I have heard of this happening twice locally so I'll just tell you what happened.
The first clutch was full term and had not pipped, my friend elected to leave them over the weekend before cutting them the following monday. All the babies were dead in shell and he called me about it. I asked him to feel the noses of the babies because I had a hunch. As I suspected, NONE of the babies had an egg tooth, so they were unable to slit the shells on their own and drowned in the egg.
Second clutch, we were incubating a clutch for a friend. He was coming over to check on his eggs as that was day 55. I told him they had not pipped and he asked me to cut them. In that clutch all the babies were "shark faced" which is where the lower jaw is 1/3 or 1/2 the length its supposed to be. Thus there was another issue with egg teeth, this time with them being exposed in the wrong spot, pointing down. If you've never seen this the shark face changes the upper lip and jaw area as well.
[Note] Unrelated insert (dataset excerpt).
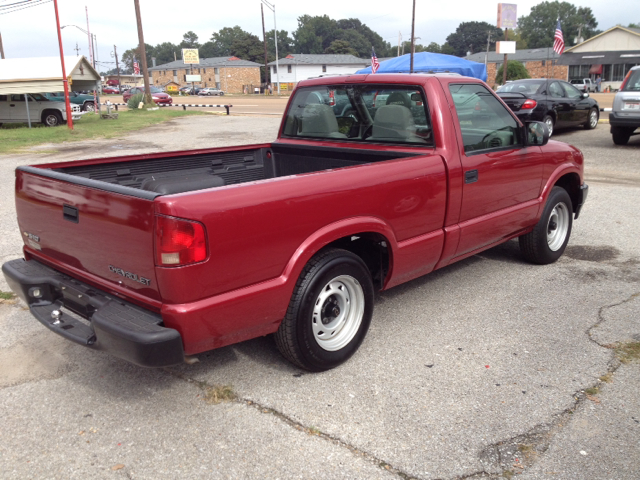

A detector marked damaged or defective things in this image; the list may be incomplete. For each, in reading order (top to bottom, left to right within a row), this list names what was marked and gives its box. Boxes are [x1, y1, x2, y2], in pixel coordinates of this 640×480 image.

cracked pavement [0, 117, 636, 480]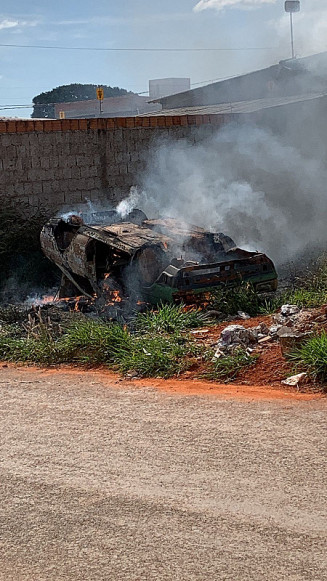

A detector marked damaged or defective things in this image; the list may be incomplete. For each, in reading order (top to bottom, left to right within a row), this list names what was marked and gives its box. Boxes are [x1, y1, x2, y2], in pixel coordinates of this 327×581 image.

burned car wreck [39, 211, 278, 306]
charred car body [39, 211, 278, 306]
If you still have the bodies, rub your finger against the nose, you should be able to rough, sharp tooth sorta thing.
The only other guess I'd have would be a temp spike towards the last week of incubation. Color is the last thing to develope in the babies, if they are colored up and the yolk mostly absorbed then, it may have been a spike. We've had them hit over 95 degrees in brief spikes and be fine. These eggs are designed to handle a fair range of temps. The mom snakes in Africa can't control the weather and its never ALWAYS 90 degrees.
What day of incubation were they on? I cut everything at 55 days, regardless...or whenever the first one pips on its own. Whichever comes first.